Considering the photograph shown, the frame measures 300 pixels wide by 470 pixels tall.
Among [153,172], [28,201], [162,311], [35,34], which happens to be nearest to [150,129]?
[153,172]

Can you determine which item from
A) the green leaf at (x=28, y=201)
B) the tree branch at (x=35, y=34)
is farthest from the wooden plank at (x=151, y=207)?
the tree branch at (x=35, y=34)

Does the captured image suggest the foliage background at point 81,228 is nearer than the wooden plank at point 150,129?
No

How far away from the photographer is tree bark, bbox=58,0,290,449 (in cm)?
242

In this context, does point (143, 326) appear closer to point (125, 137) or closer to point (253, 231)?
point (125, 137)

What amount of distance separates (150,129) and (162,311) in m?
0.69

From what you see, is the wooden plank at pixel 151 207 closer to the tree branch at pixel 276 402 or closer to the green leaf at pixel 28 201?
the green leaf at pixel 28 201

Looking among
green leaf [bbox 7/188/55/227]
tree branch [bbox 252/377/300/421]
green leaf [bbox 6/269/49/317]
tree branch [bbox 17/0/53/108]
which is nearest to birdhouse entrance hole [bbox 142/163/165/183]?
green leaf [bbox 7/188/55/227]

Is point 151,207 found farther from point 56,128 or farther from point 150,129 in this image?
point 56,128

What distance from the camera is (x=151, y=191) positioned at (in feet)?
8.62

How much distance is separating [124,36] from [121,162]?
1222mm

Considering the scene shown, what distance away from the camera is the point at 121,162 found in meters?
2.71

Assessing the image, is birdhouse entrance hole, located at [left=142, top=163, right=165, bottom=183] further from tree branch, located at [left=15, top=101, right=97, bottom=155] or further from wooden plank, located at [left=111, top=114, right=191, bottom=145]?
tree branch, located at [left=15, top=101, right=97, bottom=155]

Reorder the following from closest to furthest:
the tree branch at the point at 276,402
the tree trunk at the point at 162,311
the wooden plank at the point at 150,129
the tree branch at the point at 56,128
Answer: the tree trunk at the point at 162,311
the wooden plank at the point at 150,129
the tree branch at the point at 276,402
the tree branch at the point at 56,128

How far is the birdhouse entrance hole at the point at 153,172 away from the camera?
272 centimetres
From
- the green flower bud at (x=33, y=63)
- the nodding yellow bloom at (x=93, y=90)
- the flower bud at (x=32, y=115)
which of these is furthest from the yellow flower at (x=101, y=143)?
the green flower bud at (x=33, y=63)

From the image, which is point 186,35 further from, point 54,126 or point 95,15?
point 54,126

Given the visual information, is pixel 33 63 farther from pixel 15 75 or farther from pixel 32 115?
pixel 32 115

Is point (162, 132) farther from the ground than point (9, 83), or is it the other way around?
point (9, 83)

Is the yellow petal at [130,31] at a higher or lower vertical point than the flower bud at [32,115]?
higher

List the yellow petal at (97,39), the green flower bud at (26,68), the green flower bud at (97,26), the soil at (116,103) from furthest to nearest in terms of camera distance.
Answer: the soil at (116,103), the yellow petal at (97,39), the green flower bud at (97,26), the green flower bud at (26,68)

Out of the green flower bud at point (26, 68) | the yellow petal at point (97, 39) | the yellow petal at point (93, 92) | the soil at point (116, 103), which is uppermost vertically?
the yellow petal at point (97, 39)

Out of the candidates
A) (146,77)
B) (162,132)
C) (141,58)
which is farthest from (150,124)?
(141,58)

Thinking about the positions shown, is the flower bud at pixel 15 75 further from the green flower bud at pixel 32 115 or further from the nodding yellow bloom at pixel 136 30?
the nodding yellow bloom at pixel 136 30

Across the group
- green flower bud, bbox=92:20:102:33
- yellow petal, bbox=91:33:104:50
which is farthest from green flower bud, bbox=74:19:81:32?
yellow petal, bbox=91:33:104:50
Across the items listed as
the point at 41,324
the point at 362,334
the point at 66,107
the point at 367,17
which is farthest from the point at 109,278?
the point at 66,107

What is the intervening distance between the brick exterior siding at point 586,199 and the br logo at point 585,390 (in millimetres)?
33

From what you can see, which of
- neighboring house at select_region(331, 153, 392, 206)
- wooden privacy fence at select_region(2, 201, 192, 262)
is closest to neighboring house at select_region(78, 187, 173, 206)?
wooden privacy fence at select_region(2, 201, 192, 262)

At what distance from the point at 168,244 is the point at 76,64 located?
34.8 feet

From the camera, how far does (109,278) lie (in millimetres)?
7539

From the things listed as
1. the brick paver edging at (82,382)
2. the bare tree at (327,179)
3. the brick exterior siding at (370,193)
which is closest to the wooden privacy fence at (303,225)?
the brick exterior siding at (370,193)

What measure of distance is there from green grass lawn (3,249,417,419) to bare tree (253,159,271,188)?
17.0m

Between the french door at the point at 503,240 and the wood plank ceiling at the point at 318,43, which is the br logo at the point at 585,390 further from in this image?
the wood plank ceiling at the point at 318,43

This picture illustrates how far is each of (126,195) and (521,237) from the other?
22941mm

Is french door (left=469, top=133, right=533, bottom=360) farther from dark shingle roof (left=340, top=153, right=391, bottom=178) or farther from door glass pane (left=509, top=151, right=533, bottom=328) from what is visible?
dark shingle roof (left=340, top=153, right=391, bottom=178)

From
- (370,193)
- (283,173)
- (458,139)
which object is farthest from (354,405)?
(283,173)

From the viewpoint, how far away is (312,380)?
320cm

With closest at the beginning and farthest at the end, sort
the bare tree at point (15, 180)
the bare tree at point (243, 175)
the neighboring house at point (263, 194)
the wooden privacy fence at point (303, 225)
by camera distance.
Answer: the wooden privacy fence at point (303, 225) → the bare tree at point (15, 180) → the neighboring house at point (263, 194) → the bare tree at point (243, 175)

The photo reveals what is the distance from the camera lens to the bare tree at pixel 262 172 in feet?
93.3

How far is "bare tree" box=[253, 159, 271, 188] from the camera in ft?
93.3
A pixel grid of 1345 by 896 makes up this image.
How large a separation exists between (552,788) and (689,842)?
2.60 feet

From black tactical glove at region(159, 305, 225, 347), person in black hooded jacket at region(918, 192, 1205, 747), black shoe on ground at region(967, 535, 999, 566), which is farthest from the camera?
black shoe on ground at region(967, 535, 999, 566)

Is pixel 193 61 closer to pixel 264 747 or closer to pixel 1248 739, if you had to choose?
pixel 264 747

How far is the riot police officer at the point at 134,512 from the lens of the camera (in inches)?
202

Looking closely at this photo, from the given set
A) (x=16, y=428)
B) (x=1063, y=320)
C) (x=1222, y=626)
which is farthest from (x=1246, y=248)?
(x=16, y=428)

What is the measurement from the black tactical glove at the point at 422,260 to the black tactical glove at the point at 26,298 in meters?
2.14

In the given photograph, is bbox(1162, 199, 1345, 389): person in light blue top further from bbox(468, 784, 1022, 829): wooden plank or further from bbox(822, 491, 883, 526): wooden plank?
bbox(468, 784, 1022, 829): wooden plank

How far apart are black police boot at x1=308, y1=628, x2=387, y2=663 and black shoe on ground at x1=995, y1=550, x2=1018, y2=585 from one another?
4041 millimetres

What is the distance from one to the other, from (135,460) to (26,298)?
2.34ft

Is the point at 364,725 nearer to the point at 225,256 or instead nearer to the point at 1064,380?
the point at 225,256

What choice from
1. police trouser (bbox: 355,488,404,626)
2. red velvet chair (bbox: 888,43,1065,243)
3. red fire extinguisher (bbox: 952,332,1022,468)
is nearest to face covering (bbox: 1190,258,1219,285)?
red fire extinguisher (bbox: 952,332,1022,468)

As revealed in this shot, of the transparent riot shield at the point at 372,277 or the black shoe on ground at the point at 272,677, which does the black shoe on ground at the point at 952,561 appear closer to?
########
*Exercise description*.
Each line above is to be repeated exactly.

*Answer to this exercise*.
Considering the photograph shown, the frame measures 300 pixels wide by 470 pixels tall.
Among [153,172], [28,201], [162,311], [35,34], which happens to be nearest to [150,129]?
[153,172]

Can you determine which item from
A) the green leaf at (x=28, y=201)
B) the tree branch at (x=35, y=34)
is farthest from the wooden plank at (x=151, y=207)?
the tree branch at (x=35, y=34)

Does the captured image suggest the foliage background at point 81,228 is nearer than the wooden plank at point 150,129?
No

How far away from the photographer is tree bark, bbox=58,0,290,449 (in cm)?
242

In this context, does point (143, 326) appear closer to point (125, 137) or closer to point (253, 231)?
point (125, 137)

What amount of distance separates (150,129) and (162,311) in m?
0.69

From what you see, is the wooden plank at pixel 151 207 closer to the tree branch at pixel 276 402 or closer to the green leaf at pixel 28 201?
the green leaf at pixel 28 201

Looking among
green leaf [bbox 7/188/55/227]
tree branch [bbox 252/377/300/421]
green leaf [bbox 6/269/49/317]
tree branch [bbox 17/0/53/108]
which is nearest to birdhouse entrance hole [bbox 142/163/165/183]?
green leaf [bbox 7/188/55/227]

Is point 151,207 found farther from point 56,128 or farther from point 150,129 in this image?
point 56,128

What distance from the camera is (x=151, y=191) positioned at (in feet)?
8.62

How much distance is separating [124,36] from [121,162]?
1222mm

Considering the scene shown, what distance away from the camera is the point at 121,162 found in meters?
2.71

Assessing the image, is birdhouse entrance hole, located at [left=142, top=163, right=165, bottom=183] further from tree branch, located at [left=15, top=101, right=97, bottom=155] or further from wooden plank, located at [left=111, top=114, right=191, bottom=145]?
tree branch, located at [left=15, top=101, right=97, bottom=155]

Reorder the following from closest to furthest:
the tree branch at the point at 276,402
the tree trunk at the point at 162,311
the wooden plank at the point at 150,129
the tree branch at the point at 56,128
Answer: the tree trunk at the point at 162,311
the wooden plank at the point at 150,129
the tree branch at the point at 276,402
the tree branch at the point at 56,128

How far is the birdhouse entrance hole at the point at 153,172 away from the camera?
272 centimetres
From
- the green flower bud at (x=33, y=63)
- the nodding yellow bloom at (x=93, y=90)
- the flower bud at (x=32, y=115)
which of these is furthest from the yellow flower at (x=101, y=143)?
the green flower bud at (x=33, y=63)

From the image, which is point 186,35 further from, point 54,126 or point 95,15?
point 54,126

Given the visual information, is pixel 33 63 farther from pixel 15 75 or farther from pixel 32 115?
pixel 32 115

Is point (162, 132) farther from the ground than point (9, 83), or is it the other way around?
point (9, 83)

Is the yellow petal at [130,31] at a higher or lower vertical point than the flower bud at [32,115]?
higher

List the yellow petal at (97,39), the green flower bud at (26,68), the green flower bud at (97,26), the soil at (116,103) from furthest to nearest in terms of camera distance.
Answer: the soil at (116,103), the yellow petal at (97,39), the green flower bud at (97,26), the green flower bud at (26,68)

Out of the green flower bud at point (26, 68) | the yellow petal at point (97, 39) | the yellow petal at point (93, 92) | the soil at point (116, 103), which is uppermost vertically?
the yellow petal at point (97, 39)

Out of the candidates
A) (146,77)
B) (162,132)
C) (141,58)
which is farthest from (150,124)?
(141,58)

Thinking about the positions shown, is the flower bud at pixel 15 75 further from the green flower bud at pixel 32 115 or further from the nodding yellow bloom at pixel 136 30?
the nodding yellow bloom at pixel 136 30

Across the group
- green flower bud, bbox=92:20:102:33
- yellow petal, bbox=91:33:104:50
which is farthest from green flower bud, bbox=74:19:81:32?
yellow petal, bbox=91:33:104:50
Across the items listed as
the point at 41,324
the point at 362,334
the point at 66,107
the point at 367,17
which is farthest from the point at 109,278?
the point at 66,107

What is the intervening distance between the brick exterior siding at point 586,199 and the br logo at point 585,390 (in millimetres)?
33

From what you can see, which of
- neighboring house at select_region(331, 153, 392, 206)
- wooden privacy fence at select_region(2, 201, 192, 262)
is closest to neighboring house at select_region(78, 187, 173, 206)?
wooden privacy fence at select_region(2, 201, 192, 262)

At what distance from the point at 168,244 is the point at 76,64 located?
34.8 feet

From the camera, how far does (109,278) lie (in millimetres)?
7539

From the things listed as
1. the brick paver edging at (82,382)
2. the bare tree at (327,179)
3. the brick exterior siding at (370,193)
which is closest to the wooden privacy fence at (303,225)?
the brick exterior siding at (370,193)

What measure of distance is there from green grass lawn (3,249,417,419) to bare tree (253,159,271,188)?
17.0m

Between the french door at the point at 503,240 and the wood plank ceiling at the point at 318,43, which is the br logo at the point at 585,390 further from in this image?
the wood plank ceiling at the point at 318,43

This picture illustrates how far is each of (126,195) and (521,237) from the other?
22941mm

Is french door (left=469, top=133, right=533, bottom=360) farther from dark shingle roof (left=340, top=153, right=391, bottom=178) or farther from door glass pane (left=509, top=151, right=533, bottom=328) from what is visible?
dark shingle roof (left=340, top=153, right=391, bottom=178)

From
- (370,193)
- (283,173)
- (458,139)
which object is farthest from (354,405)?
(283,173)

From the viewpoint, how far away is (312,380)?
320cm

With closest at the beginning and farthest at the end, sort
the bare tree at point (15, 180)
the bare tree at point (243, 175)
the neighboring house at point (263, 194)
the wooden privacy fence at point (303, 225)
by camera distance.
Answer: the wooden privacy fence at point (303, 225) → the bare tree at point (15, 180) → the neighboring house at point (263, 194) → the bare tree at point (243, 175)

The photo reveals what is the distance from the camera lens to the bare tree at pixel 262 172 in feet?
93.3

How far is "bare tree" box=[253, 159, 271, 188] from the camera in ft?
93.3
A pixel grid of 1345 by 896 makes up this image.
How large a separation exists between (552,788) and (689,842)?
2.60 feet

From black tactical glove at region(159, 305, 225, 347), person in black hooded jacket at region(918, 192, 1205, 747), black shoe on ground at region(967, 535, 999, 566), which is farthest from the camera?
black shoe on ground at region(967, 535, 999, 566)

Is pixel 193 61 closer to pixel 264 747 or closer to pixel 1248 739, if you had to choose?
pixel 264 747

How far is the riot police officer at the point at 134,512 from the lens of the camera (in inches)?
202

Looking closely at this photo, from the given set
A) (x=16, y=428)
B) (x=1063, y=320)
C) (x=1222, y=626)
which is farthest from (x=1246, y=248)?
(x=16, y=428)

What is the measurement from the black tactical glove at the point at 422,260 to the black tactical glove at the point at 26,298 in meters?
2.14

In the given photograph, is bbox(1162, 199, 1345, 389): person in light blue top further from bbox(468, 784, 1022, 829): wooden plank or further from bbox(822, 491, 883, 526): wooden plank?
bbox(468, 784, 1022, 829): wooden plank

How far apart are black police boot at x1=308, y1=628, x2=387, y2=663 and black shoe on ground at x1=995, y1=550, x2=1018, y2=585 from one another?
4041 millimetres

What is the distance from one to the other, from (135,460) to (26,298)?
2.34ft

Is the point at 364,725 nearer to the point at 225,256 or instead nearer to the point at 1064,380?
the point at 225,256

What choice from
1. police trouser (bbox: 355,488,404,626)
2. red velvet chair (bbox: 888,43,1065,243)
3. red fire extinguisher (bbox: 952,332,1022,468)
is nearest to face covering (bbox: 1190,258,1219,285)?
red fire extinguisher (bbox: 952,332,1022,468)

As revealed in this shot, of the transparent riot shield at the point at 372,277 or the black shoe on ground at the point at 272,677, which does the black shoe on ground at the point at 952,561 appear closer to?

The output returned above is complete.